Document section —
......
Some of the expansion is supply-led. Oxford and Cambridge universities have both taken policy decisions to resist government pressure to expand undergraduate numbers and are concentrating instead on extending their postgraduate provision where possible.

Duncan McCallum, dean of the Cambridge board of graduate studies, says his university's rationale for this is to enhance its research base and build on its relative success in the research selectivity exercise.

The fastest expansion is in one-year MPhil courses that comprise both teaching and independent research in varying proportions.

In the past five years Cambridge has set up some fifteen such courses, in fields ranging from medieval history to semi-conductor physics, and applications for this type of course have far outstripped research degrees.

'These MPhil courses give students a chance to decide whether they want to carry on with research, and students feel they may be better placed as far as employment is concerned at the end. Studentships for one-year courses are also better protected than for three-year PhDs,' Mr McCallum says.

Academics also favour the one-year MPhil, he explains, because it offers a convenient opportunity to teach research skills and assess students' ability to cope with a PhD. In the social sciences and the humanities, the research councils now insist that postgraduates are given formal training in research skills as a condition of particular degrees being approved for their studentships. (Cambridge was spectacularly blacklisted by the Economic and Social Research Council in 1989 for failing to meet the council's Ph D completion requirements.)
......
Short problem 1 — In the passage on postgraduate study, which council blacklisted Cambridge in 1989?
Short problem 2 — Print the passage on postgraduate study from "Duncan McCallum, dean" up to and including "research selectivity exercise.".
The records that follow were drawn from a separate source.

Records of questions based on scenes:
......
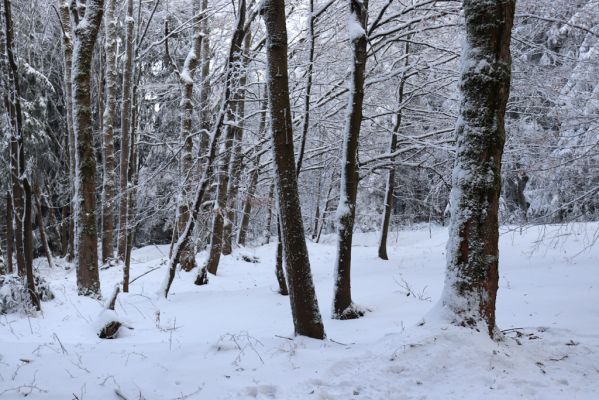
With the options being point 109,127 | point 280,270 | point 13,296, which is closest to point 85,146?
point 13,296

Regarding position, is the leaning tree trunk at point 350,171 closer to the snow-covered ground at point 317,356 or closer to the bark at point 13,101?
the snow-covered ground at point 317,356

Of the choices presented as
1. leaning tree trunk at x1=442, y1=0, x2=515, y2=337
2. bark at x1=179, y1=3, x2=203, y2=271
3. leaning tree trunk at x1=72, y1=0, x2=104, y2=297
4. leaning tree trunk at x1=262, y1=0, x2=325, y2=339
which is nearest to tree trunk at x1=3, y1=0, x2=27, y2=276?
leaning tree trunk at x1=72, y1=0, x2=104, y2=297

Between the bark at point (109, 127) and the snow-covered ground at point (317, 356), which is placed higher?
the bark at point (109, 127)

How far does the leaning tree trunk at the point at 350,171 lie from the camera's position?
607cm

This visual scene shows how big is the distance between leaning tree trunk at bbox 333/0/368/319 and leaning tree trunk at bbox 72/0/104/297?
4.08m

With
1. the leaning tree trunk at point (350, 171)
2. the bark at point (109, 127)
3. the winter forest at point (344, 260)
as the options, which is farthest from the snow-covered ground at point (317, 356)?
the bark at point (109, 127)

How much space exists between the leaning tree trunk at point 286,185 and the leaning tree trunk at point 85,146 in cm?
405

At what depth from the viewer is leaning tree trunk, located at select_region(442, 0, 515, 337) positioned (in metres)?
3.63

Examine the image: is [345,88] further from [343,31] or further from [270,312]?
[270,312]

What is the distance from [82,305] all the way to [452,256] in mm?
5547

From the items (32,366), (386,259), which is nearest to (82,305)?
(32,366)

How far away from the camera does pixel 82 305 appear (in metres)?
6.68

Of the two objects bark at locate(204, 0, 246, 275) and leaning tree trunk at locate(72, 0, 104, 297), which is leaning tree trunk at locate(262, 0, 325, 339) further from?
leaning tree trunk at locate(72, 0, 104, 297)

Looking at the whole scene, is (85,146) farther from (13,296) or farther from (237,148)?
(237,148)
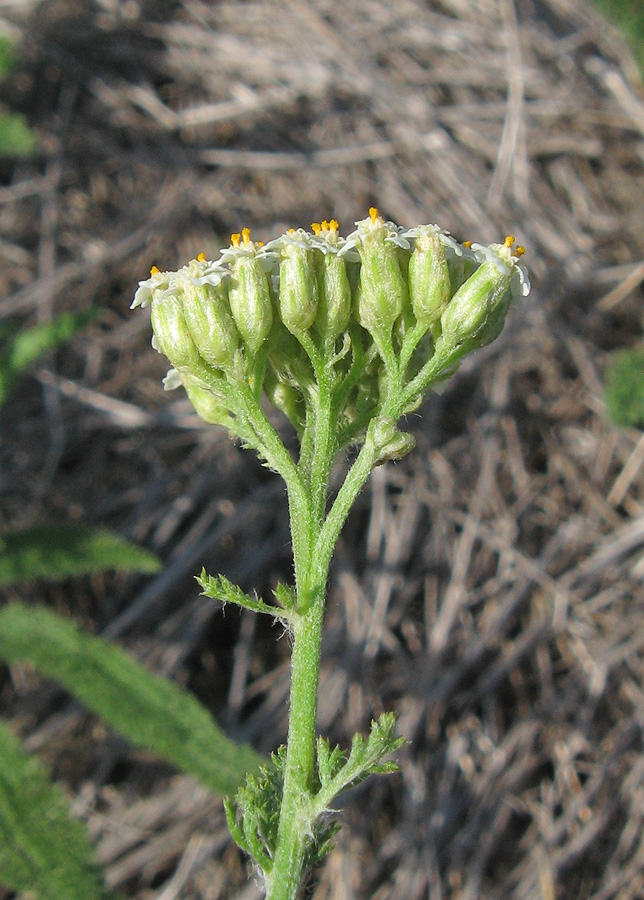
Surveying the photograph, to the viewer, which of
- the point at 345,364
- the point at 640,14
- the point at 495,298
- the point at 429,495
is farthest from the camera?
the point at 429,495

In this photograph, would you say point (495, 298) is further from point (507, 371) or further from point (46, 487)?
point (46, 487)

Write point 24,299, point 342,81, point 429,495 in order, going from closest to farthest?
point 429,495 < point 24,299 < point 342,81

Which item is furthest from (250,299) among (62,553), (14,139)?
(14,139)

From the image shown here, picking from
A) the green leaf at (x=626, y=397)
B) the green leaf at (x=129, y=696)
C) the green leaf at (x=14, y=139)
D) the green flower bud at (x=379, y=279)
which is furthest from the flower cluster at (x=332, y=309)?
the green leaf at (x=14, y=139)

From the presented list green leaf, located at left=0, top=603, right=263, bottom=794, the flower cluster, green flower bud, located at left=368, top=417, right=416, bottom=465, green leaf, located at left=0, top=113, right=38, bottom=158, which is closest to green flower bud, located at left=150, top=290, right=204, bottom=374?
the flower cluster

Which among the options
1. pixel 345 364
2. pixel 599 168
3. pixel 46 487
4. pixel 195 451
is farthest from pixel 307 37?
pixel 345 364

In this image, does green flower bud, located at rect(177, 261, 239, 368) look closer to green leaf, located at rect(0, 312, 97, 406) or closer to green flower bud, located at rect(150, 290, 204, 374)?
green flower bud, located at rect(150, 290, 204, 374)
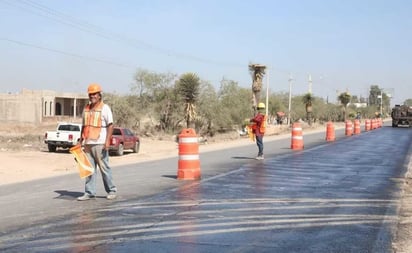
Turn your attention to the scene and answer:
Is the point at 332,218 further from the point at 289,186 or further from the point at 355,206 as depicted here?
the point at 289,186

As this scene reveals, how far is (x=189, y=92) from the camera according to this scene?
45656 mm

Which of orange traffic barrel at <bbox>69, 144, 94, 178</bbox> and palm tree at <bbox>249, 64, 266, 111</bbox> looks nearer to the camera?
orange traffic barrel at <bbox>69, 144, 94, 178</bbox>

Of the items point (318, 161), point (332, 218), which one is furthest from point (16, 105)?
point (332, 218)

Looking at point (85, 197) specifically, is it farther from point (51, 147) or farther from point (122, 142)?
point (51, 147)

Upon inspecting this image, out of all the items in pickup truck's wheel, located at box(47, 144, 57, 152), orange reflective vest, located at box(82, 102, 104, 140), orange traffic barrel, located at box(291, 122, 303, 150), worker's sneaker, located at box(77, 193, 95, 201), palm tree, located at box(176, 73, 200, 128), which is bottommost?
pickup truck's wheel, located at box(47, 144, 57, 152)

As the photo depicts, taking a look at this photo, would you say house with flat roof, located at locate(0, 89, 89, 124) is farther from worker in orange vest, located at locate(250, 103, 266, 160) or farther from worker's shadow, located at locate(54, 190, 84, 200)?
worker's shadow, located at locate(54, 190, 84, 200)

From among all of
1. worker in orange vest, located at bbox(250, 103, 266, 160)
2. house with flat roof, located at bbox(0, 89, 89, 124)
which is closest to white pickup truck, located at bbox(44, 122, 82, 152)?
worker in orange vest, located at bbox(250, 103, 266, 160)

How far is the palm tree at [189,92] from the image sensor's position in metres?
45.3

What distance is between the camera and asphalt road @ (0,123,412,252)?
702 cm

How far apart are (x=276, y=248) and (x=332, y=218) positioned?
230 centimetres

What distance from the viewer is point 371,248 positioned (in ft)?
22.6

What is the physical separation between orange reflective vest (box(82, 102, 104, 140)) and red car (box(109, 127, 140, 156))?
632 inches

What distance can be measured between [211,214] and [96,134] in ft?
9.02

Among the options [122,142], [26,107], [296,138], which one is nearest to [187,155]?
[296,138]
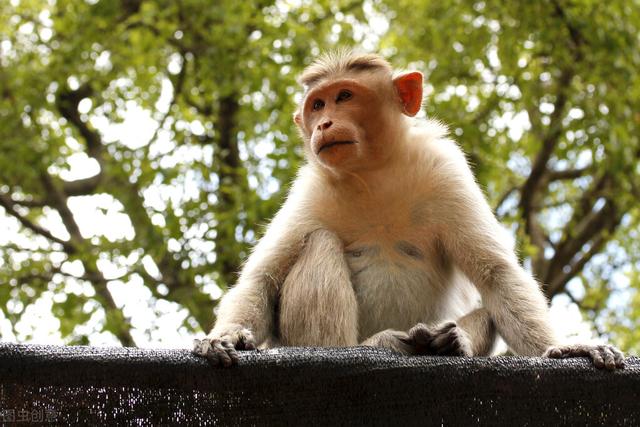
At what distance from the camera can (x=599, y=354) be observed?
359 cm

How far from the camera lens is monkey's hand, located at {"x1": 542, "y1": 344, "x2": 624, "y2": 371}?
349cm

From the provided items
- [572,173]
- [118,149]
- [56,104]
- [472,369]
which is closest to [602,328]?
[572,173]

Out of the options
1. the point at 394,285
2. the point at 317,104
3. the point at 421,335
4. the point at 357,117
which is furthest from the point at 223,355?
the point at 317,104

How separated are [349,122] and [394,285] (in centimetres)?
98

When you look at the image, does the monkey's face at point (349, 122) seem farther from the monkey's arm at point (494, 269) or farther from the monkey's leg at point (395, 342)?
the monkey's leg at point (395, 342)

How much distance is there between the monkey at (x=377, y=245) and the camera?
4.67 m

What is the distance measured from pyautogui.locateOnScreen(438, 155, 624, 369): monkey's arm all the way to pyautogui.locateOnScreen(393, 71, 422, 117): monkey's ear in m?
0.66

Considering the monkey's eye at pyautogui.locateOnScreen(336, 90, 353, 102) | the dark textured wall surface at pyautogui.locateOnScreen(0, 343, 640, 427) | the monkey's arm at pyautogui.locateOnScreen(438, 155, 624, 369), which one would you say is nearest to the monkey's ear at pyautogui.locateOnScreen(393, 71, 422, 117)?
the monkey's eye at pyautogui.locateOnScreen(336, 90, 353, 102)

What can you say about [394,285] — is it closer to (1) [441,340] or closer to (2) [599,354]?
(1) [441,340]

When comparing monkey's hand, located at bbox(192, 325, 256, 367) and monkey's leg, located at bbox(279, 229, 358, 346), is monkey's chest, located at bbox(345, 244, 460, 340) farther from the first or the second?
monkey's hand, located at bbox(192, 325, 256, 367)

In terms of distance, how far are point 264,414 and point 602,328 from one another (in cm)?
1113

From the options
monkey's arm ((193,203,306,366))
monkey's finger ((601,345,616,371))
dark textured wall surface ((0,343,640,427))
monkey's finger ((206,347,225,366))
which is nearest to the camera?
dark textured wall surface ((0,343,640,427))

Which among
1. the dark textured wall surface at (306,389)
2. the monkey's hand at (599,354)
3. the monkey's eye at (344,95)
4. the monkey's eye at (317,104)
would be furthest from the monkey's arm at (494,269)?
the dark textured wall surface at (306,389)

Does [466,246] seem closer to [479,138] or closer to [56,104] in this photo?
[479,138]
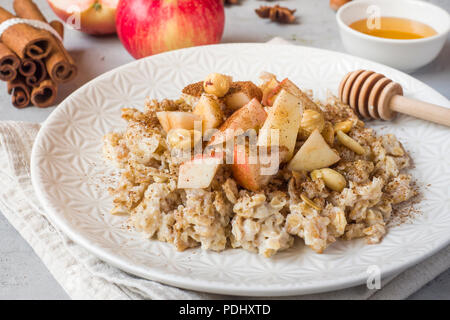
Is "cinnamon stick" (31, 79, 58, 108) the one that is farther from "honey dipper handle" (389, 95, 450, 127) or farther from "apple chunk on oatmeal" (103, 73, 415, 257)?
"honey dipper handle" (389, 95, 450, 127)

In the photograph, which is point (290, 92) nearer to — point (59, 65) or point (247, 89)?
point (247, 89)

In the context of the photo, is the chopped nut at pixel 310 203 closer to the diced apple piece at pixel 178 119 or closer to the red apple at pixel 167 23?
the diced apple piece at pixel 178 119

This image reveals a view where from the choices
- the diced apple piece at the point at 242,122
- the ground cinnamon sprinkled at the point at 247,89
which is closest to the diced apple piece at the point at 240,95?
the ground cinnamon sprinkled at the point at 247,89

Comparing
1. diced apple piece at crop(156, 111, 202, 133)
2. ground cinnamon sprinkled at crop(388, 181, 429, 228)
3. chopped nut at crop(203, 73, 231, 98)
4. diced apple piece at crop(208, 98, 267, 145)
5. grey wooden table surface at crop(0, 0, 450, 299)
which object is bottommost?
grey wooden table surface at crop(0, 0, 450, 299)

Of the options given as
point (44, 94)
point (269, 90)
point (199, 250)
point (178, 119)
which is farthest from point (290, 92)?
point (44, 94)

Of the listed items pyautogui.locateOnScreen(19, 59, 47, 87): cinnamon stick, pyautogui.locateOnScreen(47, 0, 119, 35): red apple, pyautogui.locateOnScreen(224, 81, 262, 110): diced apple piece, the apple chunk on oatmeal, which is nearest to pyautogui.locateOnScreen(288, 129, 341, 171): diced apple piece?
the apple chunk on oatmeal

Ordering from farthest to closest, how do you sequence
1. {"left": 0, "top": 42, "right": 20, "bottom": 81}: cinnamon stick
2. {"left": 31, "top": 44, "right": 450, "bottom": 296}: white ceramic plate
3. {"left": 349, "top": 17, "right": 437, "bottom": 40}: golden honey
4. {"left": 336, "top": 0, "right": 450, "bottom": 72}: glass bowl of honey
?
{"left": 349, "top": 17, "right": 437, "bottom": 40}: golden honey, {"left": 336, "top": 0, "right": 450, "bottom": 72}: glass bowl of honey, {"left": 0, "top": 42, "right": 20, "bottom": 81}: cinnamon stick, {"left": 31, "top": 44, "right": 450, "bottom": 296}: white ceramic plate
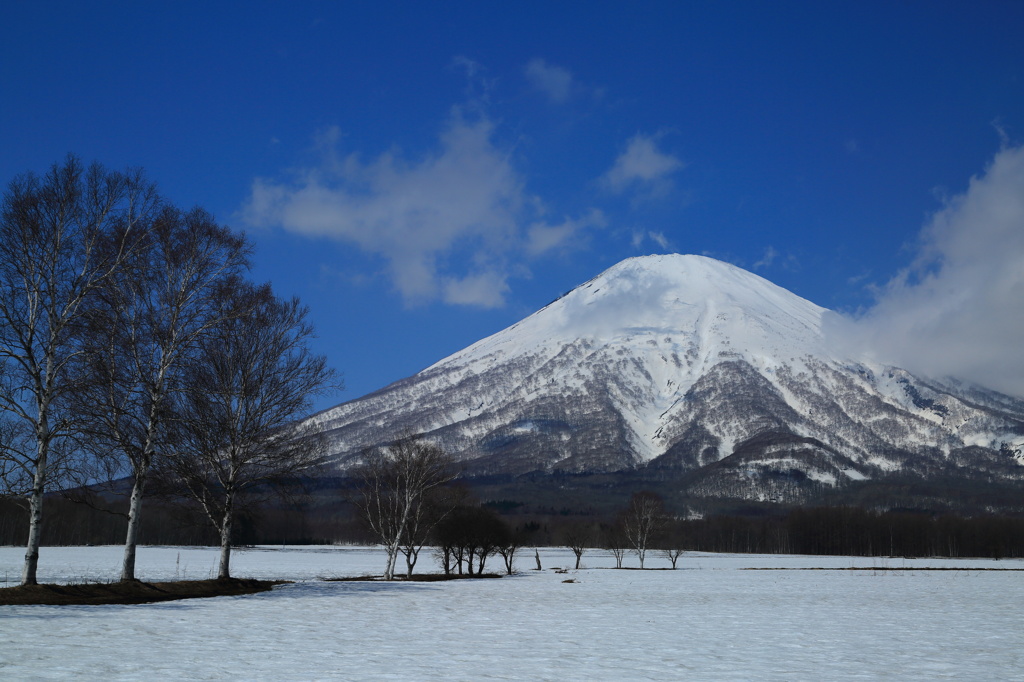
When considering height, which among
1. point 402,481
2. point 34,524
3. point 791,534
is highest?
point 402,481

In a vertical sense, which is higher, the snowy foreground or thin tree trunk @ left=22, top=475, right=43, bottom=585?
thin tree trunk @ left=22, top=475, right=43, bottom=585

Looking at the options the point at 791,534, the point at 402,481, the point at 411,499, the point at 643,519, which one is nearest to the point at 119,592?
the point at 411,499

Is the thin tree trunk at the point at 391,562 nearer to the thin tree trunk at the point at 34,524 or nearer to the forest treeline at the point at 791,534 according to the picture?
the thin tree trunk at the point at 34,524

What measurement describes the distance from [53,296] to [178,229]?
5769 mm

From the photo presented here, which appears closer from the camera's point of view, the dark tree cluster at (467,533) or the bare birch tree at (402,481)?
the bare birch tree at (402,481)

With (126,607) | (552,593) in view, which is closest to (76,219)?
(126,607)

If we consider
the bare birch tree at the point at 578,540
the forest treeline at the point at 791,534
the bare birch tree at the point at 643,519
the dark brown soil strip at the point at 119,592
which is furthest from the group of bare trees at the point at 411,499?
the forest treeline at the point at 791,534

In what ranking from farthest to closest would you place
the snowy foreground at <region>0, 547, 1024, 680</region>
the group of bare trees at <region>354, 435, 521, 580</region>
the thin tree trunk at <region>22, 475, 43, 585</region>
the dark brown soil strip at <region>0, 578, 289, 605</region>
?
the group of bare trees at <region>354, 435, 521, 580</region> < the dark brown soil strip at <region>0, 578, 289, 605</region> < the thin tree trunk at <region>22, 475, 43, 585</region> < the snowy foreground at <region>0, 547, 1024, 680</region>

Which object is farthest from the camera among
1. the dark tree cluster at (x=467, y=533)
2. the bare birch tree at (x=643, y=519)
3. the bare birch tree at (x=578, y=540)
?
the bare birch tree at (x=643, y=519)

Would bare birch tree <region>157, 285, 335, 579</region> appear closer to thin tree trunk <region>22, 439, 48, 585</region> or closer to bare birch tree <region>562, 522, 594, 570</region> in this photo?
thin tree trunk <region>22, 439, 48, 585</region>

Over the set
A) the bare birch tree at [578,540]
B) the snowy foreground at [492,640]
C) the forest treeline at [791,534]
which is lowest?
the forest treeline at [791,534]

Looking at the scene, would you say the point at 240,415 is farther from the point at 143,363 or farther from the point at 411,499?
the point at 411,499

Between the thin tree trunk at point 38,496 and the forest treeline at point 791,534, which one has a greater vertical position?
the thin tree trunk at point 38,496

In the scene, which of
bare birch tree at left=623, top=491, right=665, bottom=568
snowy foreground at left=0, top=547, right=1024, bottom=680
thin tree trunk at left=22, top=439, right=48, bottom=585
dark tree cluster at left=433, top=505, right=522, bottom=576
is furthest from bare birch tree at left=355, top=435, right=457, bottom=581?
bare birch tree at left=623, top=491, right=665, bottom=568
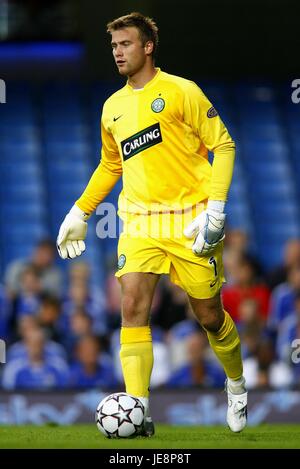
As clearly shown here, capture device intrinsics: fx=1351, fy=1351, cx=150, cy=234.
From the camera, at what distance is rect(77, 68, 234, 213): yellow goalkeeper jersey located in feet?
27.1

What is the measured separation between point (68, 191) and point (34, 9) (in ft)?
8.08

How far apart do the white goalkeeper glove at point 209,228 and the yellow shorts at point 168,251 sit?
0.12 meters

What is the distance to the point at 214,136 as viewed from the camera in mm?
8289

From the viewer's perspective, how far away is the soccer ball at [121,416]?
25.8 ft

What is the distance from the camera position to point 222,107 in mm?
18609

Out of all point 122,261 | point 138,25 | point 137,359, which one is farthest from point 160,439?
point 138,25

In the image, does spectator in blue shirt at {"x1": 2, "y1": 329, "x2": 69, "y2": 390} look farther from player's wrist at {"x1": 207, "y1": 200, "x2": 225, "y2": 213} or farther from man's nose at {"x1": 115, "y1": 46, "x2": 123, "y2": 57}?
man's nose at {"x1": 115, "y1": 46, "x2": 123, "y2": 57}

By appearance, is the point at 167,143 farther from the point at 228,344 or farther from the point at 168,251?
the point at 228,344

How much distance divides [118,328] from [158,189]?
206 inches

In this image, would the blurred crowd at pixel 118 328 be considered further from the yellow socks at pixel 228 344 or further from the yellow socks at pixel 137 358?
the yellow socks at pixel 137 358

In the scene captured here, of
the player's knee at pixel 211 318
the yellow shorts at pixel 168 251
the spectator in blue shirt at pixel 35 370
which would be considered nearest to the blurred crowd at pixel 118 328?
the spectator in blue shirt at pixel 35 370

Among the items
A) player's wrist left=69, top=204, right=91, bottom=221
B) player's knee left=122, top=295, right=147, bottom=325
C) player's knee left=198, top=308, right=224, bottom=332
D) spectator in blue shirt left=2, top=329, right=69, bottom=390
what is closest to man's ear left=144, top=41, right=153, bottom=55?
player's wrist left=69, top=204, right=91, bottom=221
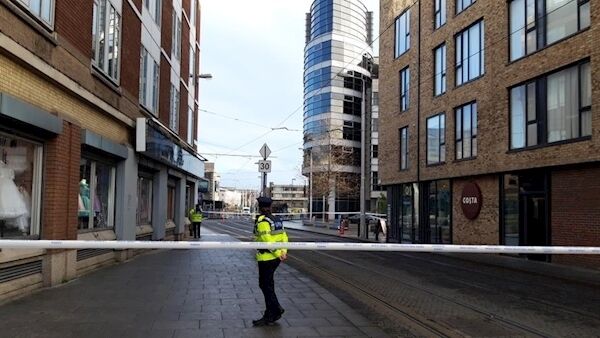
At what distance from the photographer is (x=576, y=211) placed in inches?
705

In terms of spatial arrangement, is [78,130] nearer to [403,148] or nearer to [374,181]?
[403,148]

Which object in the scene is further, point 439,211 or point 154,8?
point 439,211

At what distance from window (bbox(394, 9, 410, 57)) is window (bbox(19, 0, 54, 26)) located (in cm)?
2284

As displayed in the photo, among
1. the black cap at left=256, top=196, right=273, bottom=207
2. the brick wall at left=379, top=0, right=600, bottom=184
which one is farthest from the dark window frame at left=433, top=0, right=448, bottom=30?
the black cap at left=256, top=196, right=273, bottom=207

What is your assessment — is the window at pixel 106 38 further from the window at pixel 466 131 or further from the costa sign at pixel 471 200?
the costa sign at pixel 471 200

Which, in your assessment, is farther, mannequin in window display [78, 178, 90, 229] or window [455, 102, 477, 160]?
window [455, 102, 477, 160]

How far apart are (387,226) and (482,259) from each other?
12.6 metres

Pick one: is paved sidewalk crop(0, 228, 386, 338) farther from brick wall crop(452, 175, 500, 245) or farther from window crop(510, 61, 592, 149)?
brick wall crop(452, 175, 500, 245)

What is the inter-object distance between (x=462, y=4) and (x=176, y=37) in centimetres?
1247

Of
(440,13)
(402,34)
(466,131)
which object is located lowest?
(466,131)

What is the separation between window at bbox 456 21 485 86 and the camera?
23.6 metres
......
Correct response 1 — The Economic and Social Research Council.

Correct response 2 —
Duncan McCallum, dean of the Cambridge board of graduate studies, says his university's rationale for this is to enhance its research base and build on its relative success in the research selectivity exercise.